Shares of Asana, Inc. (ASAN) plummeted 16.69% in Wednesday's intraday trading following the release of its first-quarter fiscal 2026 earnings report. The work management platform provider delivered mixed results, with an earnings beat overshadowed by a revenue miss and lowered full-year guidance, sparking concerns among investors about the company's growth trajectory.
Asana reported adjusted earnings per share of $0.05, surpassing the analyst consensus of $0.02. However, the company's revenue of $187.27 million fell short of expectations, growing only 8.59% year-over-year. This indicates a significant deceleration compared to the 26% growth rate seen in the same quarter last year. Adding to investor worries, Asana lowered its full-year revenue guidance to a range of $775 million to $790 million, down from the previous forecast of $782 million to $790 million.

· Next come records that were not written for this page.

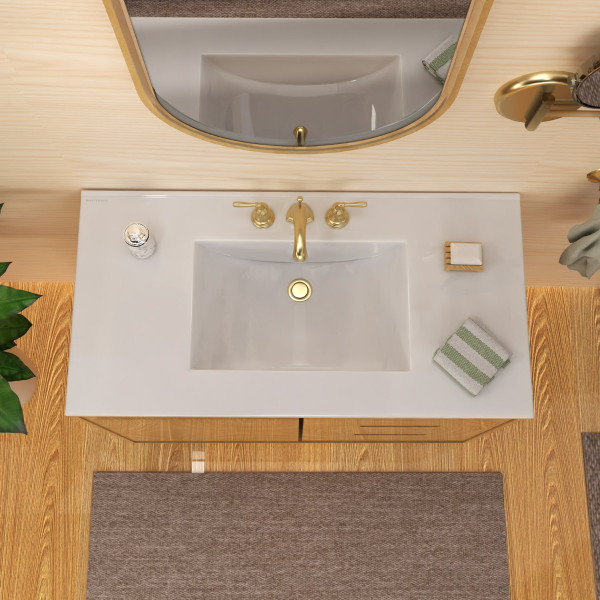 Whitehaus WHCS4322-3H 43" Countertop Vanity Sink w/ Rect Bowl Widespread Faucet & Overflow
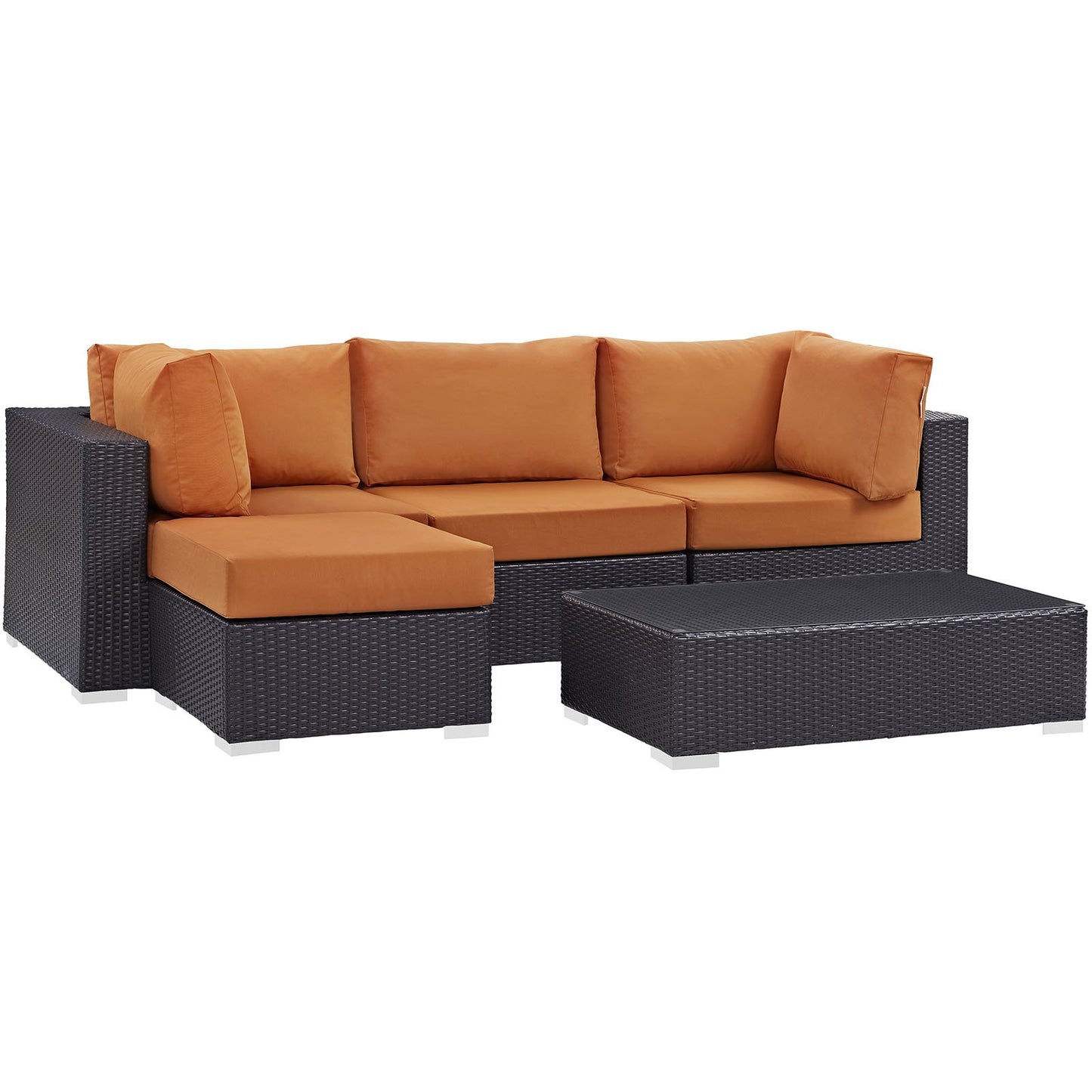 kitchen and dining room sets | CasaFoyer Convene Outdoor Sectional Set | Synthetic Rattan | Aluminum Frame | All-Weather Cushions | Patio Sofa, Coffee Table, Ottoman, Corner Chairs | casafoyer.myshopify.com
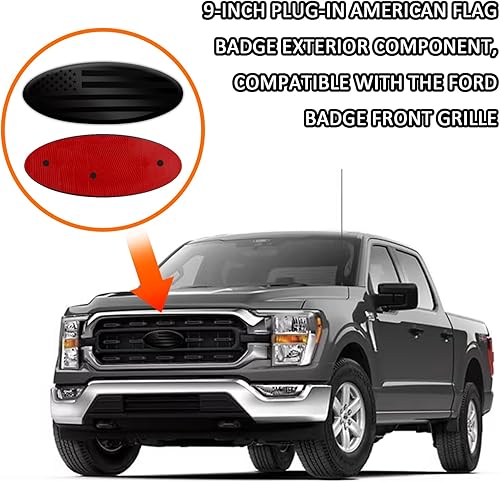 Miniatura 5 de Emblema superpuesto para Ford de 9 pulgadas, emblemas de decoración de automóvil de rejilla delantera ovalada de aluminio, bandera estadounidense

The disappointing results and outlook prompted several analysts to reevaluate their stance on Asana. Morgan Stanley cut its price target to $13 from $14, while BofA Global Research reduced its price objective to $21 from $23. RBC Capital maintained a Sell rating with a price target of $10. The cautious analyst sentiment, combined with signs of slowing growth and increased buyer scrutiny, particularly in the enterprise and corporate customer bases, appears to have fueled the sharp sell-off in Asana's stock.